| The task |
Count the lines of the items below that contain the string "slice" anywhere, including inside a longer word, and give only that number.
◆ ◆ ◆ ◆ ◆ ◆ ◆
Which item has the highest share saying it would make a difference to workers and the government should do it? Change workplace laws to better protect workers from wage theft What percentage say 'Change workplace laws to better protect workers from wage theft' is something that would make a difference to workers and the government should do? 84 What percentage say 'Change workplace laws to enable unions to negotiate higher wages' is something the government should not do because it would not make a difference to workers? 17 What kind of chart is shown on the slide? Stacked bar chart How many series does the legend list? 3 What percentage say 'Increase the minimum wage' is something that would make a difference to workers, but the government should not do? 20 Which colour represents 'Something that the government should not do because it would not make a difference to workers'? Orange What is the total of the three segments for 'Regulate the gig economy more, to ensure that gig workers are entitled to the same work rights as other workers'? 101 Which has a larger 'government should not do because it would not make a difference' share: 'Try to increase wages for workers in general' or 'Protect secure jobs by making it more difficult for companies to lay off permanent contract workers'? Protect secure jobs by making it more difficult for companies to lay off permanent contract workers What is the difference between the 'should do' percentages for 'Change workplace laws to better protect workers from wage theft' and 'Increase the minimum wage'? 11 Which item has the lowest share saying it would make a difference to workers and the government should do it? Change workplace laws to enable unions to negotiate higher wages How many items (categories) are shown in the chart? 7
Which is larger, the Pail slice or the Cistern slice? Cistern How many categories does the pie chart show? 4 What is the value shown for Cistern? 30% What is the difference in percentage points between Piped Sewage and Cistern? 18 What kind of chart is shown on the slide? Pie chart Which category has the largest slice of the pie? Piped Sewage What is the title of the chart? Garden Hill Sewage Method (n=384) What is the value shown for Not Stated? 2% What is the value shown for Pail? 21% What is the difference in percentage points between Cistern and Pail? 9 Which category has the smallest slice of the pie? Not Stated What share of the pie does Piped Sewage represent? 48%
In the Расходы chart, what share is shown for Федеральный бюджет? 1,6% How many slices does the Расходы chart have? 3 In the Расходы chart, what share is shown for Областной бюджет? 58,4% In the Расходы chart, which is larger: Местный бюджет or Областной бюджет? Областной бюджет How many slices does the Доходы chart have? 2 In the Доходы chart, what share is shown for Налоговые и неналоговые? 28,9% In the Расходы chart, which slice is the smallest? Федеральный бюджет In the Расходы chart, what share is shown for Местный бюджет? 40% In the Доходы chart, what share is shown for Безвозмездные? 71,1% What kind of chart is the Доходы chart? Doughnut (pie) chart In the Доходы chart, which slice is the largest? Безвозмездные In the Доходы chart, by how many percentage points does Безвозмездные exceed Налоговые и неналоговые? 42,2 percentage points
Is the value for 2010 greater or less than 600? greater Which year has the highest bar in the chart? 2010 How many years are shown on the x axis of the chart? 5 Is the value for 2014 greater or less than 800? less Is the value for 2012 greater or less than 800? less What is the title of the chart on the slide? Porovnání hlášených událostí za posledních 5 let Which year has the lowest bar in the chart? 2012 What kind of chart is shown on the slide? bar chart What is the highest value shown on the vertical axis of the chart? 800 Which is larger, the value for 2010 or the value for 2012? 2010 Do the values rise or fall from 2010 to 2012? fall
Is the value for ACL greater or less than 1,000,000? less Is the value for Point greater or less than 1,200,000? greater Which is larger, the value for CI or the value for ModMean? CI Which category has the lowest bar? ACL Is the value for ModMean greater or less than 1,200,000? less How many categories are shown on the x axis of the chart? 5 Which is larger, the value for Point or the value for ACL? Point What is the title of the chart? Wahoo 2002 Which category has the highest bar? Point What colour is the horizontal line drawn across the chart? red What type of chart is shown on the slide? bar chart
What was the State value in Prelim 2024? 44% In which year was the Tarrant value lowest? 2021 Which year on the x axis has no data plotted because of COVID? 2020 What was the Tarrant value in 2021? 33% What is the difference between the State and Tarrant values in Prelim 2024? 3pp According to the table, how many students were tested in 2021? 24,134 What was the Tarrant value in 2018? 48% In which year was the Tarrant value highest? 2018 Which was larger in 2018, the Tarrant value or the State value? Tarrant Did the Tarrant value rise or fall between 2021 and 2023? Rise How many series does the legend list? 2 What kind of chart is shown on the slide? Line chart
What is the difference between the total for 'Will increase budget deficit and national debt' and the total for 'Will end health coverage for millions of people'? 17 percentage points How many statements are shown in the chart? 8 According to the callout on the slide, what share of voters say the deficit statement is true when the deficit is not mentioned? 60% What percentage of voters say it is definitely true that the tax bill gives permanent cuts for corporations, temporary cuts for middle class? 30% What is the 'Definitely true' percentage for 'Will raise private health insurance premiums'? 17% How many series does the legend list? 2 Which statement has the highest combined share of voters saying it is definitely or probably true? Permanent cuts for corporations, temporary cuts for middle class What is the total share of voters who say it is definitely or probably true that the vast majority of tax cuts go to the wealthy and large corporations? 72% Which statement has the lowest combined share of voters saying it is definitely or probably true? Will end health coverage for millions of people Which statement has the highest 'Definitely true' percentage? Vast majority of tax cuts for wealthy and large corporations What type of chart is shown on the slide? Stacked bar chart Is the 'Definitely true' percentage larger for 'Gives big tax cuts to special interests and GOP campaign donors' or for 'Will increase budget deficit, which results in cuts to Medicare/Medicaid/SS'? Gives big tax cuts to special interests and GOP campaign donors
◆ ◆ ◆ ◆ ◆ ◆ ◆
| Reply to the exercise |
2